Exercise requirements:
Look below for the line containing "What is the distance at", then write out that line and every line after it to the end, exactly, minus the pictures.

The records:
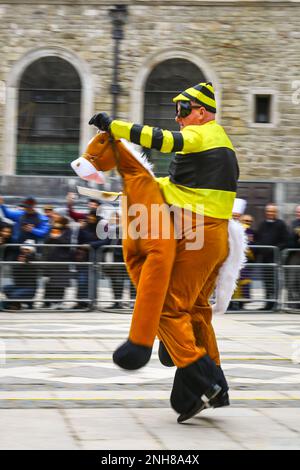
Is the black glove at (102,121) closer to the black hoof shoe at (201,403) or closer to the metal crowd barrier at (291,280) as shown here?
the black hoof shoe at (201,403)

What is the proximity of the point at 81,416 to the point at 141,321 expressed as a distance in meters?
0.64

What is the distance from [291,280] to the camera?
1516 centimetres

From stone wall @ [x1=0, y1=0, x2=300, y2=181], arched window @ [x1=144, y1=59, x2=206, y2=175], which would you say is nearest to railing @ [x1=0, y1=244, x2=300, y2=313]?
stone wall @ [x1=0, y1=0, x2=300, y2=181]

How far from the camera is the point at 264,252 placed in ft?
50.3

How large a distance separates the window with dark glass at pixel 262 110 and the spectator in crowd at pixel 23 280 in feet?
49.4

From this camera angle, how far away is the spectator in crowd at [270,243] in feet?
50.0

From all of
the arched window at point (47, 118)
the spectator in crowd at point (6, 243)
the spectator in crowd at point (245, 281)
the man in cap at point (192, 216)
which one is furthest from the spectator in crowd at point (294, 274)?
the arched window at point (47, 118)

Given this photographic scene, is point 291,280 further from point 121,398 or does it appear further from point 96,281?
point 121,398

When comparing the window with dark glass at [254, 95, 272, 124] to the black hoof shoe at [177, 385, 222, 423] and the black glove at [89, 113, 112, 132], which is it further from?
the black hoof shoe at [177, 385, 222, 423]

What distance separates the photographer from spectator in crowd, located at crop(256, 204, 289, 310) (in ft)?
50.0

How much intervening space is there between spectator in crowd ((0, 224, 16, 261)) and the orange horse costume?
8104 mm

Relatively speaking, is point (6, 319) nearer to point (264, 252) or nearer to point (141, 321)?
point (264, 252)
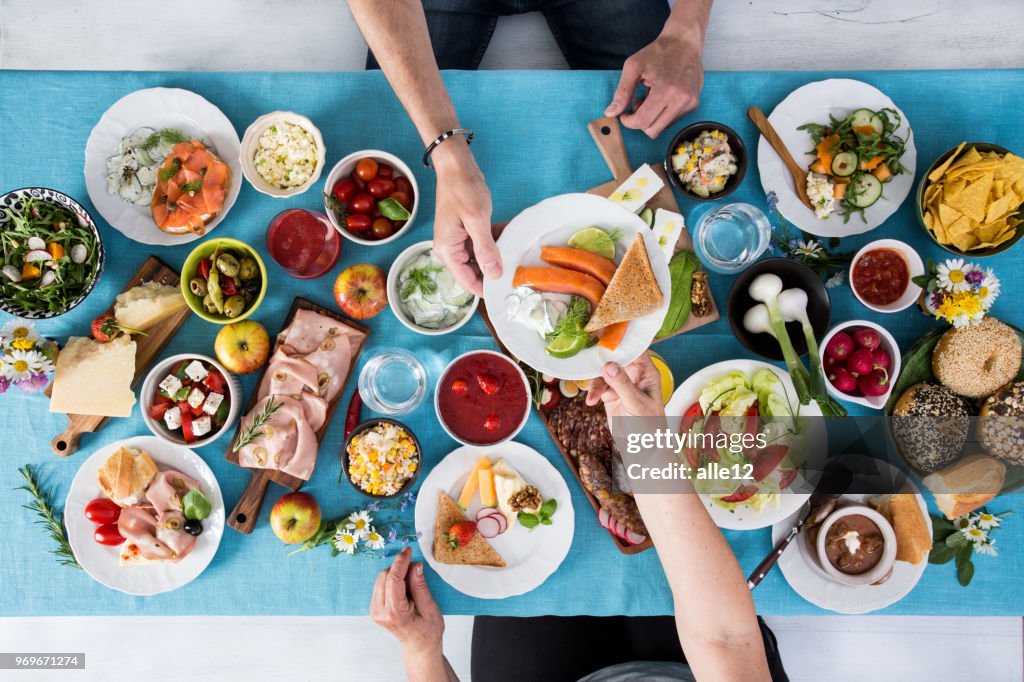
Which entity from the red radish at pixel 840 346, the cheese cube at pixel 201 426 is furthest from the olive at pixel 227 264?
the red radish at pixel 840 346

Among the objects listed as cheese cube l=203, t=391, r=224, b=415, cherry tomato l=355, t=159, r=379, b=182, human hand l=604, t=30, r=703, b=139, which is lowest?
cheese cube l=203, t=391, r=224, b=415

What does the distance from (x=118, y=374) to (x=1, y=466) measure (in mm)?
415

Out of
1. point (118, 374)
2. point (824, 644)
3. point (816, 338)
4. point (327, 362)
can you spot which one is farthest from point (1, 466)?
point (824, 644)

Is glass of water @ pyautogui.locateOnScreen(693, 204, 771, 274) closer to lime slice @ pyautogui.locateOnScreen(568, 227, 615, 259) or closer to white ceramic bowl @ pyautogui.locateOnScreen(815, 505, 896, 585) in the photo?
lime slice @ pyautogui.locateOnScreen(568, 227, 615, 259)

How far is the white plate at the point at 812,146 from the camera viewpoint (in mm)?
1425

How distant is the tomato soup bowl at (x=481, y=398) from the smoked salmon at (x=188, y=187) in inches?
26.7

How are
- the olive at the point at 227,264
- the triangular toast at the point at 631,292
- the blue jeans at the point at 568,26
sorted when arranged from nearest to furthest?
1. the triangular toast at the point at 631,292
2. the olive at the point at 227,264
3. the blue jeans at the point at 568,26

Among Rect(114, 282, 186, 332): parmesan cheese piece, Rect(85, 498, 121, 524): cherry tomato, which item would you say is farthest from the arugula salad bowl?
Rect(85, 498, 121, 524): cherry tomato

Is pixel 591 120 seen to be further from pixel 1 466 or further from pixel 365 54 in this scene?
pixel 1 466

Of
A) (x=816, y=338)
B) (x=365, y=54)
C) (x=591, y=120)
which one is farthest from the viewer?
(x=365, y=54)

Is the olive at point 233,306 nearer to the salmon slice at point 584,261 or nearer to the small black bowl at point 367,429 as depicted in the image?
the small black bowl at point 367,429

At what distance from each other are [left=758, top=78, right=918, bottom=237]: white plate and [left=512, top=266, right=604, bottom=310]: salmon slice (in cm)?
54

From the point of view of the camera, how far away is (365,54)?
2188 millimetres

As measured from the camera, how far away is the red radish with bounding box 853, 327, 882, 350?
136cm
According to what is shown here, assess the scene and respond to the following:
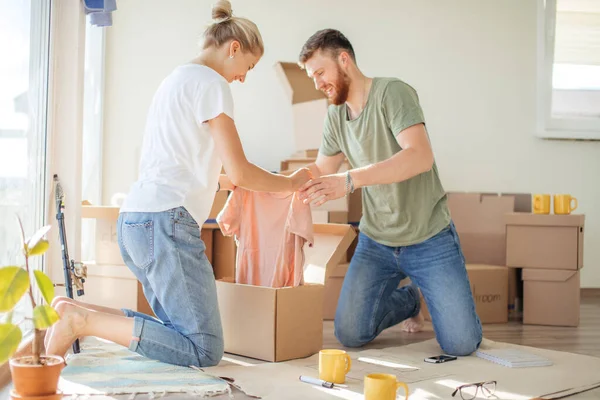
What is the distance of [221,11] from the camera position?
2.14 m

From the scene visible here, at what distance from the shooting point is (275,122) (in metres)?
4.04

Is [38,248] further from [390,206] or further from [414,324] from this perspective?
[414,324]

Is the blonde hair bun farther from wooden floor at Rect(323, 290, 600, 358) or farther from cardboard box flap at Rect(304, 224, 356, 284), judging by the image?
wooden floor at Rect(323, 290, 600, 358)

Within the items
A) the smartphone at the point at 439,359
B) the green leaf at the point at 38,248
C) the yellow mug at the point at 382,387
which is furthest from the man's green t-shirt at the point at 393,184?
the green leaf at the point at 38,248

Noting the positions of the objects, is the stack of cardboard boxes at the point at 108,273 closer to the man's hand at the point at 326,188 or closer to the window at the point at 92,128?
the window at the point at 92,128

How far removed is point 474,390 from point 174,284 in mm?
913

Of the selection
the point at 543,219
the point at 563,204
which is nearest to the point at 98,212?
the point at 543,219

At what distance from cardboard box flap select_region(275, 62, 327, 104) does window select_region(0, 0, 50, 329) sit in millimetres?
1387

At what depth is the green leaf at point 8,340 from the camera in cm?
121

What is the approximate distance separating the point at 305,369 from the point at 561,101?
287 centimetres

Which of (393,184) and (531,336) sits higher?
(393,184)

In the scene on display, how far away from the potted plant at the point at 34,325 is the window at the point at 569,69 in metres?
3.54

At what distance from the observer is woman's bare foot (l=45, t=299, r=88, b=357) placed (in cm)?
190

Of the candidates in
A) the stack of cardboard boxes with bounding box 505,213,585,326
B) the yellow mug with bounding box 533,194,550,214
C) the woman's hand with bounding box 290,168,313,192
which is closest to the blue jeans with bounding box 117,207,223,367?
the woman's hand with bounding box 290,168,313,192
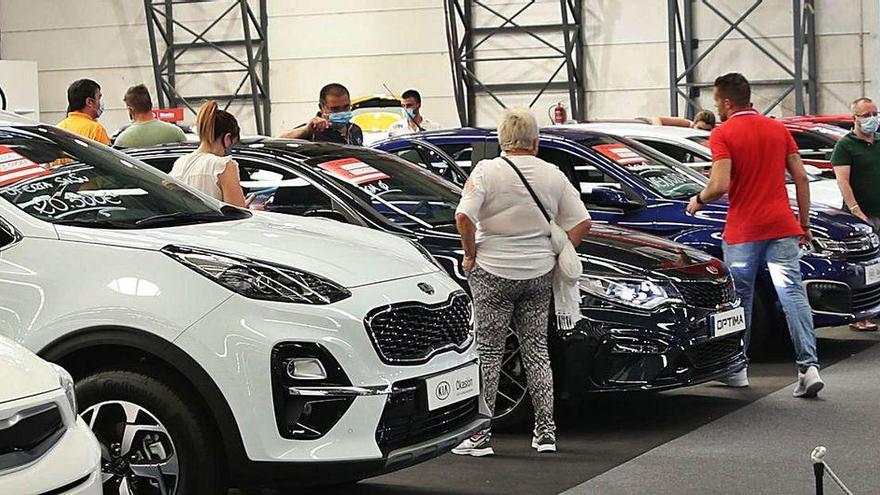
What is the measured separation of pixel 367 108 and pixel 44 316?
55.9 feet

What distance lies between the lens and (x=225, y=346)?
4.80 meters

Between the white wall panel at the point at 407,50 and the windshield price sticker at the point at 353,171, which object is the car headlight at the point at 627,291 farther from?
the white wall panel at the point at 407,50

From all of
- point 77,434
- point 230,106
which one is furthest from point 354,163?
point 230,106

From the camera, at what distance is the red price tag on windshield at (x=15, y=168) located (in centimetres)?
534

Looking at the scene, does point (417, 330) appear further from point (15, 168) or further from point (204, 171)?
point (204, 171)

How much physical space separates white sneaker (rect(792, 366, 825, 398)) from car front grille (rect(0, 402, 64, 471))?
513 centimetres

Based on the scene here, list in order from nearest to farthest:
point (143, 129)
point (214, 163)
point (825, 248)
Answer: point (214, 163) → point (825, 248) → point (143, 129)

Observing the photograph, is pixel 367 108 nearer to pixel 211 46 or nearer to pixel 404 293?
pixel 211 46

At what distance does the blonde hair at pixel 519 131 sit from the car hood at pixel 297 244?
1012mm

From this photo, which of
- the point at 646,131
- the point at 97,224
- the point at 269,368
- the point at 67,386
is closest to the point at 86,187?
the point at 97,224

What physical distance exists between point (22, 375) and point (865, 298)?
6728 mm


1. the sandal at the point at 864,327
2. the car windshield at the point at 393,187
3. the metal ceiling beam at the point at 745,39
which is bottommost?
the sandal at the point at 864,327

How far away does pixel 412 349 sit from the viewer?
200 inches

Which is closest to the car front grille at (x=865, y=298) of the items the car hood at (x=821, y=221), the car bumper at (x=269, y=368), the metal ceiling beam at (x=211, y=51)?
the car hood at (x=821, y=221)
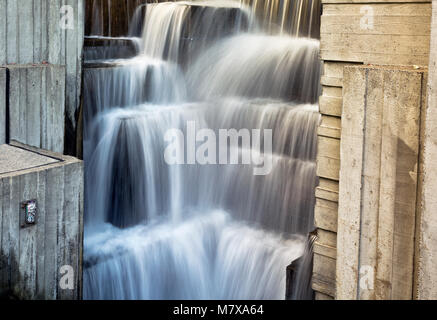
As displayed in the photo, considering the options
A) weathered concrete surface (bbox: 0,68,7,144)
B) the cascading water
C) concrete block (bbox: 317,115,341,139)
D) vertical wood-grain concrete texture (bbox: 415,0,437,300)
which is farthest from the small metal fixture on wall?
the cascading water

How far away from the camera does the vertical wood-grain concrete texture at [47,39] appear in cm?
732

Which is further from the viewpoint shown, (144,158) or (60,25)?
(144,158)

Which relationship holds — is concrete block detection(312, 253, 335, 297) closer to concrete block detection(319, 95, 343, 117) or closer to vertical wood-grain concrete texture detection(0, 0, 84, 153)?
concrete block detection(319, 95, 343, 117)

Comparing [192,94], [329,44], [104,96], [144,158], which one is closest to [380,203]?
[329,44]

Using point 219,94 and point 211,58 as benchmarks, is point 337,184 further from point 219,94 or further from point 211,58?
point 211,58

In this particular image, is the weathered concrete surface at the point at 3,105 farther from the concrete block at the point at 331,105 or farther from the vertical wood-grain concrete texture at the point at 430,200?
the vertical wood-grain concrete texture at the point at 430,200

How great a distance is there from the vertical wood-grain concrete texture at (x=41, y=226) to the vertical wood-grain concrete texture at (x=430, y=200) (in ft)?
10.3

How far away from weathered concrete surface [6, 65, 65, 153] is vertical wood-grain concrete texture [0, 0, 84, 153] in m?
0.36

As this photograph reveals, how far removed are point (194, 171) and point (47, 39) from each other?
13.2 ft

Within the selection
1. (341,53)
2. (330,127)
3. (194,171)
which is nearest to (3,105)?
(330,127)

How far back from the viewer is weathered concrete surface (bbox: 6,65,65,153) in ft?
22.7

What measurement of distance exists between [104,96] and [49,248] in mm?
5031

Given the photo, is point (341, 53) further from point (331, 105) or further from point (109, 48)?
point (109, 48)
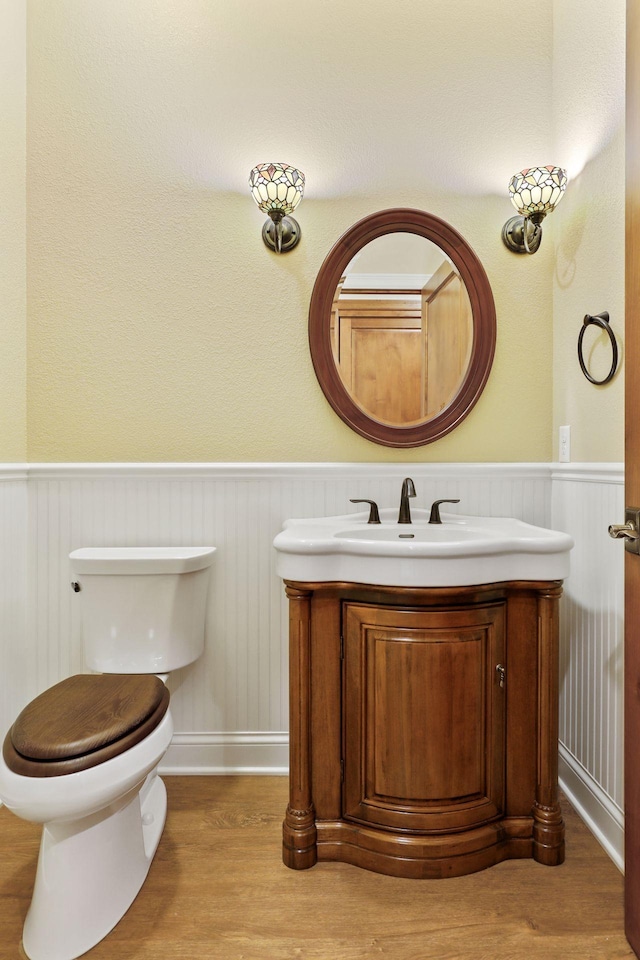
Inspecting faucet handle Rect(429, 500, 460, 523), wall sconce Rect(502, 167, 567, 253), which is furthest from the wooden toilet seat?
wall sconce Rect(502, 167, 567, 253)

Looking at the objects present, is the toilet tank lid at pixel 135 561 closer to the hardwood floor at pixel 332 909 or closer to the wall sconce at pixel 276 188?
the hardwood floor at pixel 332 909

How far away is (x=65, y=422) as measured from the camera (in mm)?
1910

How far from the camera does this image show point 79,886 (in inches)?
47.3

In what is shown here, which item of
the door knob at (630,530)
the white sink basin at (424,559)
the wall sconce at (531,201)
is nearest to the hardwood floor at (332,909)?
the white sink basin at (424,559)

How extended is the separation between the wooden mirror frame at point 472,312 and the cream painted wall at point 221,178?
51mm

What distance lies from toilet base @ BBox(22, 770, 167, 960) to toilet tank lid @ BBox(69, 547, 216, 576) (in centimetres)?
61

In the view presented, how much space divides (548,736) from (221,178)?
199cm

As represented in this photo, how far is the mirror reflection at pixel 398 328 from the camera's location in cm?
189

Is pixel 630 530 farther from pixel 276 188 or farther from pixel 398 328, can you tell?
pixel 276 188

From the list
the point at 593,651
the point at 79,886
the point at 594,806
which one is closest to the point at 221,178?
the point at 593,651

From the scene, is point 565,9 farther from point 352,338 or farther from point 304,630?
point 304,630

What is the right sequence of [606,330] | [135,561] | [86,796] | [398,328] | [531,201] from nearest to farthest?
[86,796] → [606,330] → [135,561] → [531,201] → [398,328]

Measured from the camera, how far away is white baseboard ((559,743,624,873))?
1.45 meters

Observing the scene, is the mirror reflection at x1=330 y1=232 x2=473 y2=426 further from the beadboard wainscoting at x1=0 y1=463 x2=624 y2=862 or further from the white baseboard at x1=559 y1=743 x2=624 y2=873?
the white baseboard at x1=559 y1=743 x2=624 y2=873
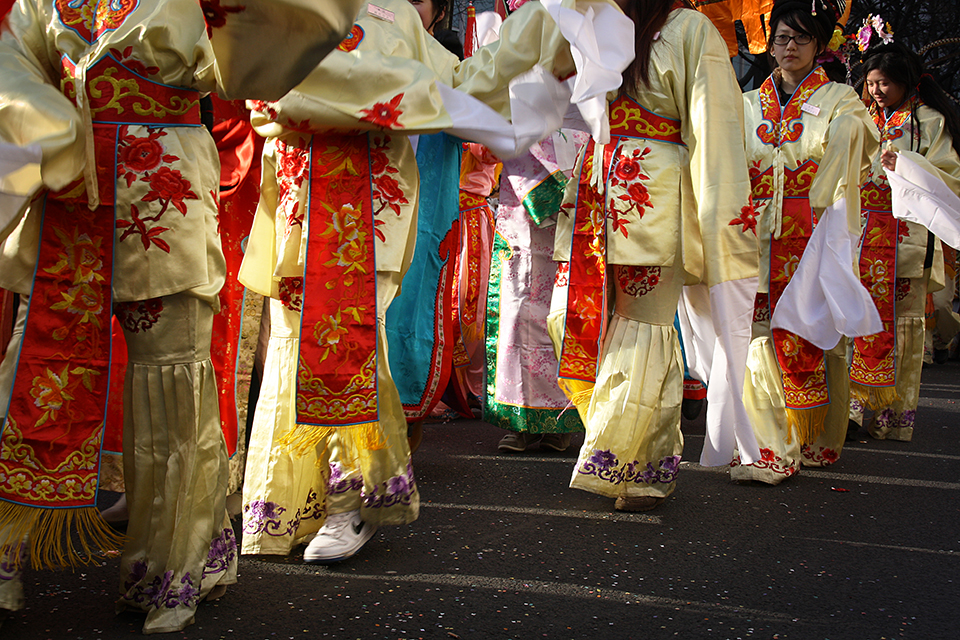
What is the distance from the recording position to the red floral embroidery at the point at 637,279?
295 centimetres

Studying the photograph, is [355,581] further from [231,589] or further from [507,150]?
[507,150]

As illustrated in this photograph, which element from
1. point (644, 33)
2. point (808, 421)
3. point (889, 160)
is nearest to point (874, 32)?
point (889, 160)

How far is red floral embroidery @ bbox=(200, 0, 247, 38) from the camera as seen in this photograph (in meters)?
1.34

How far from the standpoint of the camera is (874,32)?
554 cm

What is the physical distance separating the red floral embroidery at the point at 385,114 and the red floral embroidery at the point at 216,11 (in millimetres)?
874

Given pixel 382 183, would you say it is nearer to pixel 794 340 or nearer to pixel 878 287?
pixel 794 340

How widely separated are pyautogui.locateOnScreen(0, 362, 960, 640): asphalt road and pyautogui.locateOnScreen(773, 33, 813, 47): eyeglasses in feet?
5.90

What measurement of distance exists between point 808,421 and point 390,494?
2.07 m

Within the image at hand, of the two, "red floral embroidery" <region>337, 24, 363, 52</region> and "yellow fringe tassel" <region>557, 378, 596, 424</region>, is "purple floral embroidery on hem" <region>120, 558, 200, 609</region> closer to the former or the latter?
"red floral embroidery" <region>337, 24, 363, 52</region>

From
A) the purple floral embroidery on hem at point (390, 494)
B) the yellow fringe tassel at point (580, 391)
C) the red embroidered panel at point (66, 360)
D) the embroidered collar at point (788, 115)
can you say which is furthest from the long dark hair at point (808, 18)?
the red embroidered panel at point (66, 360)

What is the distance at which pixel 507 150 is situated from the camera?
2.42m

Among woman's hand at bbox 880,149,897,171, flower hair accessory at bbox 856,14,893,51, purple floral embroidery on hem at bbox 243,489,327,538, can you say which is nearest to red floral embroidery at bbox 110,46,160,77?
purple floral embroidery on hem at bbox 243,489,327,538

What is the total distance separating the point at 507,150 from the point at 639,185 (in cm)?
66

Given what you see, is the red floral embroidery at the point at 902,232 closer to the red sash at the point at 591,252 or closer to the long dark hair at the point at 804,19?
the long dark hair at the point at 804,19
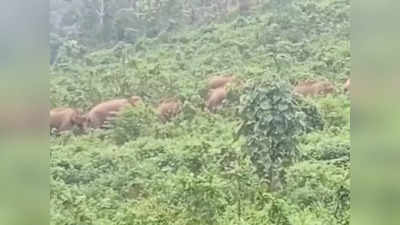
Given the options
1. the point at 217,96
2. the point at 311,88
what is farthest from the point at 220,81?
the point at 311,88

Result for this exercise:
What is the distance at which pixel 507 150 is situated from the camera?
2.42m

Among woman's hand at bbox 880,149,897,171, flower hair accessory at bbox 856,14,893,51, purple floral embroidery on hem at bbox 243,489,327,538, can you say which is nearest to red floral embroidery at bbox 110,46,160,77?
purple floral embroidery on hem at bbox 243,489,327,538

What is the total distance separating the point at 507,150 from the point at 639,185 (in cm)?
66

Given what you see, is the red floral embroidery at the point at 902,232 closer to the red sash at the point at 591,252 or closer to the long dark hair at the point at 804,19?
the long dark hair at the point at 804,19
Given the options
1. the point at 217,96
2. the point at 311,88
what is farthest from the point at 220,81?
the point at 311,88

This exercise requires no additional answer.